Tugas Wajib ▸
A. Sebutkan semua jenis merger yang dijelaskan dalam teks tentang perlindungan nasabah bank.
B. Berdasarkan teks tentang perlindungan nasabah bank, tentukan apakah setiap pernyataan berikut sesuai dengan teks. Jawab ya atau tidak dan kutip kata-kata teks yang menjadi dasar jawaban.
(i) Hak preferen nasabah penyimpan dana termasuk upaya perlindungan secara langsung.
(ii) Prinsip kehati-hatian tertera dalam Pasal 2 dan Pasal 10 UU No 10 tahun 1998.
(iii) Merger vertikal adalah merger yang dilakukan oleh usaha sejenis.
C. Tuliskan kembali seluruh bagian teks tentang perlindungan nasabah bank mulai dari kata-kata "Prinsip kehati-hatian adalah suatu" sampai dengan kata-kata "tetap berdiri tersebut.", tanpa mengubah apa pun.

Dokumen ▸
---

Banyak cara upaya dan tindakan pencegahan yang dapat dilakukan oleh bank yang bersangkutan untuk nasabah sebagai penyimpan dana yakni Perlindungan seacar langsung dan Perlindungan secara tidak langsung.
Perbedaan upaya sangat mempengaruhi upaya dan tindakan pencegahan diatas, berikut perbedaan nya jika upaya perlindungan secara langsung : Hak preferen nasabah penyimpan dana dan Lembaga asuransi deposito. Sedangkan upaya perlindungan secara tidak langsung adalah : Prinsip kehati-hatian (Prudential Principle), Batas Maximum Pemberian Kredit (BMPK), Kewajiban mengumumkan neraca dan perhitungan laba rugi, Merger, Konsolidasi, dan Akusisi Bank.[6]
Menurut  ketentuan pasal 2 UU no 10 tahun 1998 dikemukakan, bahwa perbankan Indonesia dalam melakukan usahanya berasaskan demokrasi ekonomi dengan menggunakan prinsip kehati-hatian. Dari ketentuan ini, menunjukan bahwa prinsip kehati-hatian adalah salah satu asas terpenting yang wajib diterapkan atau dilaksanakan oleh bank dalam menjalankan kegiatan usahanya.
Tujuan dari prinsip kehati-hatian adalah bank dapat berhati-hati dalam menjalankan kegiatan usahanya sesuai dengan ketentuan / peraturan perundang-undangan di bidang perbankan berdasarkan profesionalisme dan asas itikad baik.
Prinsip kehati-hatian adalah suatu prinsip yang menegaskan bahwa bank dalam menjalankan kegiatan usaha baik dalam penghimpunan terutama dalam penyaluran dana kepada masyarakat harus sangat berhati-hati. Tujuan dilakukannya prinsip kehati-hatian ini agar bank selalu dalam keadaan sehat menjalankan usahanya dengan baik dan mematuhi ketentuan-ketentuan dan norma-norma hukum yang berlaku di dunia perbankan. Prinsip kehati-hatian tertera dalam Pasal 2 dan Pasal 29 ayat (2) UU No 10 tahun 1998. [7]
Merger adalah proses difusi dua perseroan dengan salah satu diantaranya tetap berdiri dengan nama perseroannya sementara yang lain lenyap dengan segala nama dan kekayaannya dimasukan dalam perseroan yang tetap berdiri tersebut.
Merger terbagi menjadi tiga, yaitu: Merger Horizontal adalah merger yang dilakukan oleh usaha sejenis (usahanya sama), misalnya merger antara dua perusahaan roti, perusahaan sepatu, yang kedua Merger Vertikal adalah merger yang terjadi antara perusahaan-perusahaan yang saling berhubungan, misalnya dalam alur produksi yang berurutan. Contohnya: perusahaan pemintalan benang merger dengan perusahaan kain, perusahaan ban merger dengan perusahaan mobil, yang ketiga Merger Konglomerat adalah merger antara berbagai perusahaan yang menghasilkan berbagai produk yang berbeda-beda dan tidak ada kaitannya, misalnya perusahaan sepatu merger dengan perusahaan elektronik atau perusahaan mobil merger dengan perusahaan makanan. Tujuan utama konglomerat ialah untuk mencapai pertumbuhan Badan Usaha dengan cepat dan mendapatkan hasil yang lebih baik. Caranya ialah dengan saling bertukar saham antara kedua perusahaan yang disatukan. Tujuan Merger antara lain:
1. Diversifikasi untuk pertumbuhan.

---

Entri Data ▸
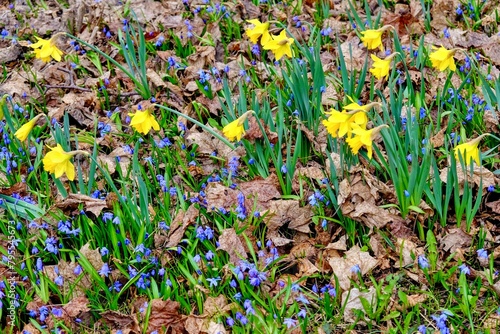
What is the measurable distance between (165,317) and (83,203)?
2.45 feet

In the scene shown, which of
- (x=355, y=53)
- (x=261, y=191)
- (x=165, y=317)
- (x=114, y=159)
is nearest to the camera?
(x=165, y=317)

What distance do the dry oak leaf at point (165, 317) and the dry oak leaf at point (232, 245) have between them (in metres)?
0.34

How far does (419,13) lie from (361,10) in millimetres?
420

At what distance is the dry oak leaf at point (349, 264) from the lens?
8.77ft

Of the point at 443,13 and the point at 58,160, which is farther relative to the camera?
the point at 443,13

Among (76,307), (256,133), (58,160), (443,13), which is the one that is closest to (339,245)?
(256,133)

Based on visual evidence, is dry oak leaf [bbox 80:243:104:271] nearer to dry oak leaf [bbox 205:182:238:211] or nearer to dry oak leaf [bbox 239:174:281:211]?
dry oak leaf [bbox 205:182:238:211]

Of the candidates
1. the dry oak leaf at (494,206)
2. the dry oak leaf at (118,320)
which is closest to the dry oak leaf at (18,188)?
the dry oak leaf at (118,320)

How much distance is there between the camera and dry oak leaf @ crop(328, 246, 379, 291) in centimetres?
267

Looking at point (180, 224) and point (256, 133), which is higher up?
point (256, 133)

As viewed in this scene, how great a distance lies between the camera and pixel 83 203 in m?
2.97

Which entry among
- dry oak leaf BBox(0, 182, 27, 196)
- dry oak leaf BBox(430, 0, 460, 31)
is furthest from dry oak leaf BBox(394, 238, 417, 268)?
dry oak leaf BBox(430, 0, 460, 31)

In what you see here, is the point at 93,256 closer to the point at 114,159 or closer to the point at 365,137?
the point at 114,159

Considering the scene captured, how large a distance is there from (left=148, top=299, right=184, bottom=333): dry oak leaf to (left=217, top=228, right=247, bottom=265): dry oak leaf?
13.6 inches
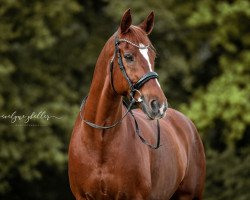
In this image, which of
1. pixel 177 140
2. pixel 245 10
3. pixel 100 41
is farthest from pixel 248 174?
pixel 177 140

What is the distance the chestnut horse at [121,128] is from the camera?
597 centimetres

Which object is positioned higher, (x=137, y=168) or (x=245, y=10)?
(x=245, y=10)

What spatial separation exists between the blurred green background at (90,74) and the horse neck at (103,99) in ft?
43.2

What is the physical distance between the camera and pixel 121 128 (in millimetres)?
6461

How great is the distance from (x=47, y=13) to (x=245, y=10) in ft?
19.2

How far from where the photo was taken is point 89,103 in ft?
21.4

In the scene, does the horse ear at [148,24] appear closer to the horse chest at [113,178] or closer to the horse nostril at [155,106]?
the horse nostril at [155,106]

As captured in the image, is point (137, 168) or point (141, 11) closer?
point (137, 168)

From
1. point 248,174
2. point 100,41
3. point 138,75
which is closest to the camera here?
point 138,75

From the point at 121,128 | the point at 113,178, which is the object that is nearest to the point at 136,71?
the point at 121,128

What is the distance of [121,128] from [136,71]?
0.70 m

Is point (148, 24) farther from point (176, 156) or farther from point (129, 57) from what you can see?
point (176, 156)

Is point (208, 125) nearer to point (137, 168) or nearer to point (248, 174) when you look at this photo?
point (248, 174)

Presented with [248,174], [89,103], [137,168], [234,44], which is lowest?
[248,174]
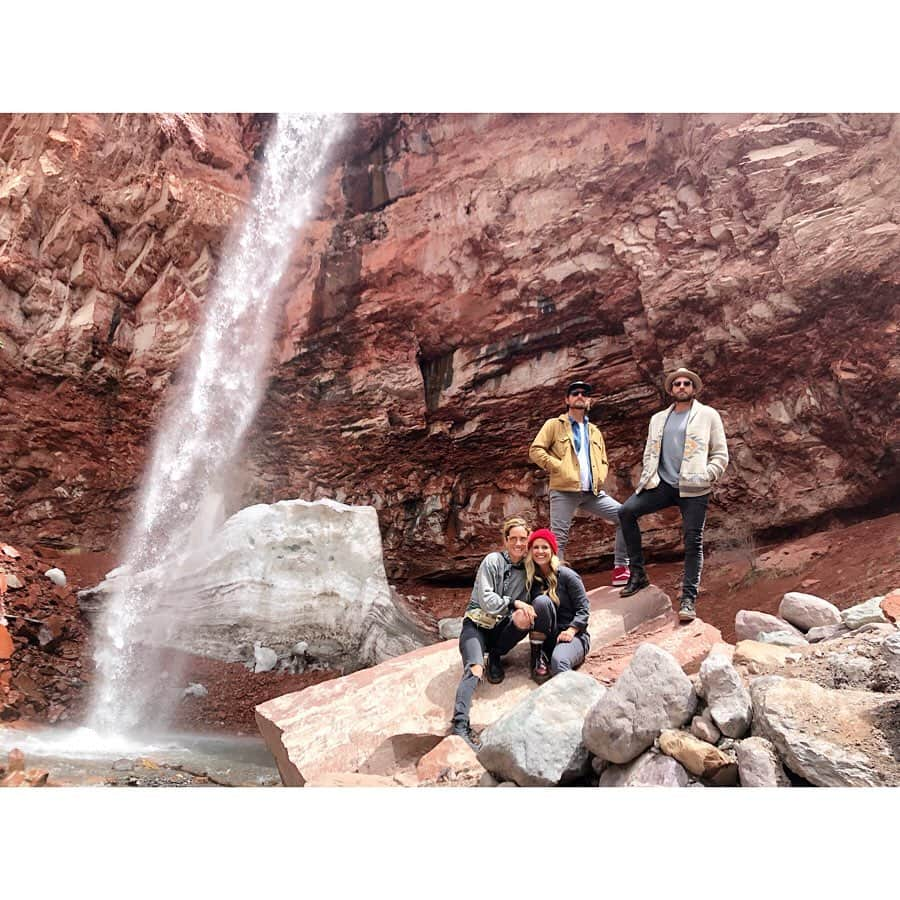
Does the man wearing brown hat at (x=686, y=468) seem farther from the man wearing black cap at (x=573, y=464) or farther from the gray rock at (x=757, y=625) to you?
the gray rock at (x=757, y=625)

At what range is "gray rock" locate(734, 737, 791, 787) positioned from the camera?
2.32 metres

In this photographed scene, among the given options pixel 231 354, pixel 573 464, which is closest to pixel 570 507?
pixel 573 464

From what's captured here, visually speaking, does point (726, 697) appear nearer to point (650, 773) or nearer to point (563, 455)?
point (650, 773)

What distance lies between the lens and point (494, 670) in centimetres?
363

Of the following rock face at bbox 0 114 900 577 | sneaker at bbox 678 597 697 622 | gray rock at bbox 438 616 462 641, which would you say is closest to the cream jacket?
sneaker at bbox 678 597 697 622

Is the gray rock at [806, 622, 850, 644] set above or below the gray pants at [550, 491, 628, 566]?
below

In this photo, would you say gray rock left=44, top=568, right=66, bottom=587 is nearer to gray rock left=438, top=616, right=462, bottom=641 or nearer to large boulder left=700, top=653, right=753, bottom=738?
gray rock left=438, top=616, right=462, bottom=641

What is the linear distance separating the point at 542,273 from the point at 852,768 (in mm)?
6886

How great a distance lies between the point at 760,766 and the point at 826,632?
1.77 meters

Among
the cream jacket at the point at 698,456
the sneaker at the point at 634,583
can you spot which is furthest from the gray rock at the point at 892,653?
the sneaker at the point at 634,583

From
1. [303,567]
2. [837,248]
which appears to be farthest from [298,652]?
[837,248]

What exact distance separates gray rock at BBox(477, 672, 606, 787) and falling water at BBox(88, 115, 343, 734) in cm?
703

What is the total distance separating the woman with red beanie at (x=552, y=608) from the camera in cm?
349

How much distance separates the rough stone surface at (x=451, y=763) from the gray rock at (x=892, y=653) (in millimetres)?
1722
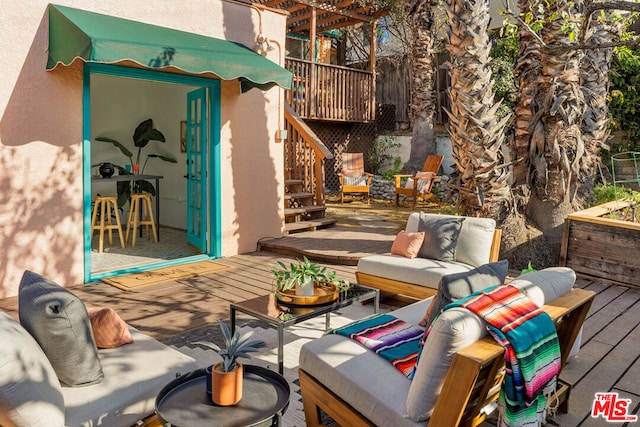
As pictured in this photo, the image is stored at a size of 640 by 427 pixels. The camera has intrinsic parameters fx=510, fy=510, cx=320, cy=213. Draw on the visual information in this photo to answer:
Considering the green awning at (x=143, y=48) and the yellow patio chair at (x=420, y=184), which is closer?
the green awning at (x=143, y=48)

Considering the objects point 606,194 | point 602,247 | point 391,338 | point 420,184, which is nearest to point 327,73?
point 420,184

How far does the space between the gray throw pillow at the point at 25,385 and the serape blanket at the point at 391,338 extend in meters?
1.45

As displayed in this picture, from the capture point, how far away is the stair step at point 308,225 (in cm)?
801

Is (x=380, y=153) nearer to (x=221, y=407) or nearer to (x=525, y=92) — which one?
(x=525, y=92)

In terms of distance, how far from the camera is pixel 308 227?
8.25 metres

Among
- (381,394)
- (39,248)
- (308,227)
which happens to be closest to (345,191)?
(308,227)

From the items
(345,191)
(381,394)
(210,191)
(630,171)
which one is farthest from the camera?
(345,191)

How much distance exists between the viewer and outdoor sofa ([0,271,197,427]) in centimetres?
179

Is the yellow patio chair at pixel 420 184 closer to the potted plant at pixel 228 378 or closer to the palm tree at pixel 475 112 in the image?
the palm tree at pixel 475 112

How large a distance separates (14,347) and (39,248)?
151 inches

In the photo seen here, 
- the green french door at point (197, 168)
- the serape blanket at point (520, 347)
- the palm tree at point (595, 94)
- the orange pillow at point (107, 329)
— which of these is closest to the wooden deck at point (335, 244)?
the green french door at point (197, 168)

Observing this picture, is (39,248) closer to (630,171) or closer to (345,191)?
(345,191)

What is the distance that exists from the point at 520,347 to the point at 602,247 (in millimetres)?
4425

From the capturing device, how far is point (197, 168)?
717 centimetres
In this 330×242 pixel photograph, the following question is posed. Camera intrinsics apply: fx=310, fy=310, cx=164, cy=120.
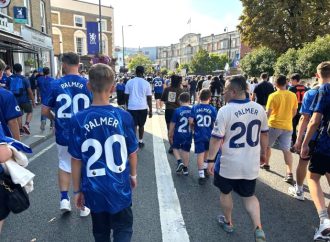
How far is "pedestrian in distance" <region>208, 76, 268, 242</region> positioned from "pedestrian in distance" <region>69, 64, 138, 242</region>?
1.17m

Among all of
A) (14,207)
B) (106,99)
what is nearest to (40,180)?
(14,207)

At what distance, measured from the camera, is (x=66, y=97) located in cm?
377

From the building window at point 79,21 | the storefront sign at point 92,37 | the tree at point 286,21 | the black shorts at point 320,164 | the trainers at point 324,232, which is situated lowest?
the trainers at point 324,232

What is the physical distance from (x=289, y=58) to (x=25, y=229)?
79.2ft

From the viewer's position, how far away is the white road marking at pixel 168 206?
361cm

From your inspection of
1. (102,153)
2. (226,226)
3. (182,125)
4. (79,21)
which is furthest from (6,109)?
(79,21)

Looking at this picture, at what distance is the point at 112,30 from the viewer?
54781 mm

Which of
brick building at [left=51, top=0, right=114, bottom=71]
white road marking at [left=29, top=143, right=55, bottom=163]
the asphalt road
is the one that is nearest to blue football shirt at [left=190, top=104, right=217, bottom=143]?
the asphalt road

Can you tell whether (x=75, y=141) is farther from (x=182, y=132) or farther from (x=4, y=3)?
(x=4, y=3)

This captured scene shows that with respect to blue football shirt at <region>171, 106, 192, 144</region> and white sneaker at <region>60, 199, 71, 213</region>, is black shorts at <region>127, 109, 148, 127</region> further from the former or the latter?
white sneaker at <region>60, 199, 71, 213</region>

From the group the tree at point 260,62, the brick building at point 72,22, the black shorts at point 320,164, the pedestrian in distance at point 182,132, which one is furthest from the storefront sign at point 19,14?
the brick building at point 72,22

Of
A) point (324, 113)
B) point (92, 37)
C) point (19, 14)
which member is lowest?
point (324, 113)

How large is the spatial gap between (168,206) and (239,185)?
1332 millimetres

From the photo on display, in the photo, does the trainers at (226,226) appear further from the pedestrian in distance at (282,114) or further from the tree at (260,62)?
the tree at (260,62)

---

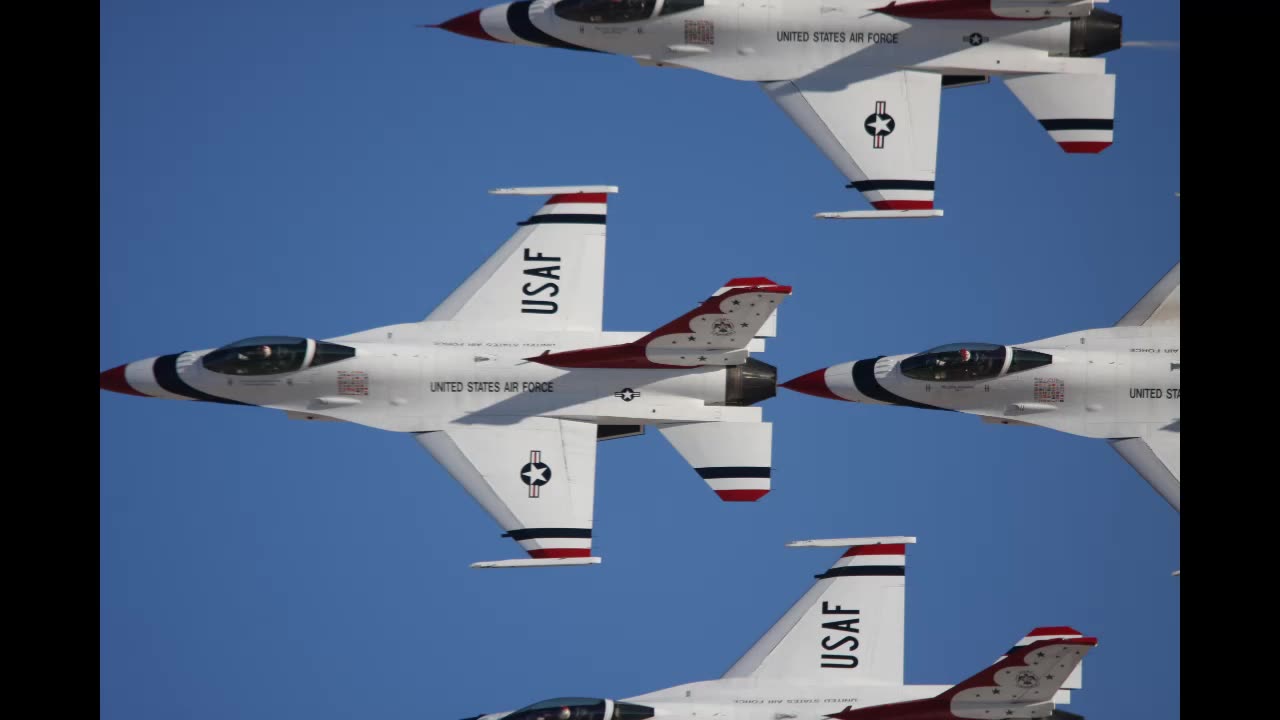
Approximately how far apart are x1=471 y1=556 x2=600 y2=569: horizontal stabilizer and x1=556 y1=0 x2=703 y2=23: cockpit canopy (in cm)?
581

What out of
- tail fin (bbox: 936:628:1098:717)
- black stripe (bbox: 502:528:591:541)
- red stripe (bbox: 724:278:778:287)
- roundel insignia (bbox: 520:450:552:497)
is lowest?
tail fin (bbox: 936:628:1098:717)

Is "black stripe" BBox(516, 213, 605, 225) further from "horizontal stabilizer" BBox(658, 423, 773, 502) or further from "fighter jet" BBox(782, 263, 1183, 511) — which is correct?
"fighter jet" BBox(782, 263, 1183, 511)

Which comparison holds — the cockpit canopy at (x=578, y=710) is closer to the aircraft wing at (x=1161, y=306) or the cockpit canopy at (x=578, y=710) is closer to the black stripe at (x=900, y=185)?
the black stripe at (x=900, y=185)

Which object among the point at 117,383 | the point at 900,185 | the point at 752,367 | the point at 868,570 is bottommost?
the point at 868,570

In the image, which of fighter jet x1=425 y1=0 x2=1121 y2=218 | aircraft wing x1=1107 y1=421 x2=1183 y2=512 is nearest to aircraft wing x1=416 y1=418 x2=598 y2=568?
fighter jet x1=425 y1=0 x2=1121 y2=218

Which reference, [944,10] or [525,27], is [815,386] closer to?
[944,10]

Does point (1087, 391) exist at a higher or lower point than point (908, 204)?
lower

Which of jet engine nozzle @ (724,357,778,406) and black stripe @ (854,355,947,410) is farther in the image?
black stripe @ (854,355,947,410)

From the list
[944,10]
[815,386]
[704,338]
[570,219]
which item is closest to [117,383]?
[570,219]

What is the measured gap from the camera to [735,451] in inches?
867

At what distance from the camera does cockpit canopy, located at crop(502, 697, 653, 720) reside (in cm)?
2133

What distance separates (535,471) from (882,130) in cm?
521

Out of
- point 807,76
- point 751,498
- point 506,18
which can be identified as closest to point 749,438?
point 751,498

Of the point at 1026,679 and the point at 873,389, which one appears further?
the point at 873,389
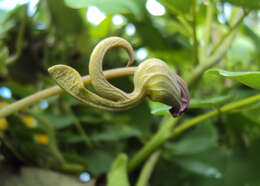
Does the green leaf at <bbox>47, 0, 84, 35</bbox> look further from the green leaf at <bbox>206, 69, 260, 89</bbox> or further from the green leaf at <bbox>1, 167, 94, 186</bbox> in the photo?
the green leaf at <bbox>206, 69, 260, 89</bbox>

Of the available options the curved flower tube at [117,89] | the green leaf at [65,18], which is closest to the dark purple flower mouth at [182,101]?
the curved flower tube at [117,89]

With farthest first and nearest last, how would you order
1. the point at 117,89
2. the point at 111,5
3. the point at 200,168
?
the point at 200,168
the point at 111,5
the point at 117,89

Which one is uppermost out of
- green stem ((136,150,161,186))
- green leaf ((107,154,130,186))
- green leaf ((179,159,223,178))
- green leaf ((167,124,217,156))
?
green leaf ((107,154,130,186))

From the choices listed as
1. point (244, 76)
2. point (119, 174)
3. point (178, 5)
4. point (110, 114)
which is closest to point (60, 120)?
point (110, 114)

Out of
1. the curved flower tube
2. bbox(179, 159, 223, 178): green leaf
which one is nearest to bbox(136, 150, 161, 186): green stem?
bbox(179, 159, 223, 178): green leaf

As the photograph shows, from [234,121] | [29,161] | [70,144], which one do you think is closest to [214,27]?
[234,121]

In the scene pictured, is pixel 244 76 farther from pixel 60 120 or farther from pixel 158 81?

---

Hasil Tiap Tugas ▸
A. Merger Horizontal, Merger Vertikal, dan Merger Konglomerat.

B.
(i) Ya: "jika upaya perlindungan secara langsung : Hak preferen nasabah penyimpan dana dan Lembaga asuransi deposito"
(ii) Tidak: "Prinsip kehati-hatian tertera dalam Pasal 2 dan Pasal 29 ayat (2) UU No 10 tahun 1998."
(iii) Tidak: "Merger Vertikal adalah merger yang terjadi antara perusahaan-perusahaan yang saling berhubungan"

C.
Prinsip kehati-hatian adalah suatu prinsip yang menegaskan bahwa bank dalam menjalankan kegiatan usaha baik dalam penghimpunan terutama dalam penyaluran dana kepada masyarakat harus sangat berhati-hati. Tujuan dilakukannya prinsip kehati-hatian ini agar bank selalu dalam keadaan sehat menjalankan usahanya dengan baik dan mematuhi ketentuan-ketentuan dan norma-norma hukum yang berlaku di dunia perbankan. Prinsip kehati-hatian tertera dalam Pasal 2 dan Pasal 29 ayat (2) UU No 10 tahun 1998. [7]
Merger adalah proses difusi dua perseroan dengan salah satu diantaranya tetap berdiri dengan nama perseroannya sementara yang lain lenyap dengan segala nama dan kekayaannya dimasukan dalam perseroan yang tetap berdiri tersebut.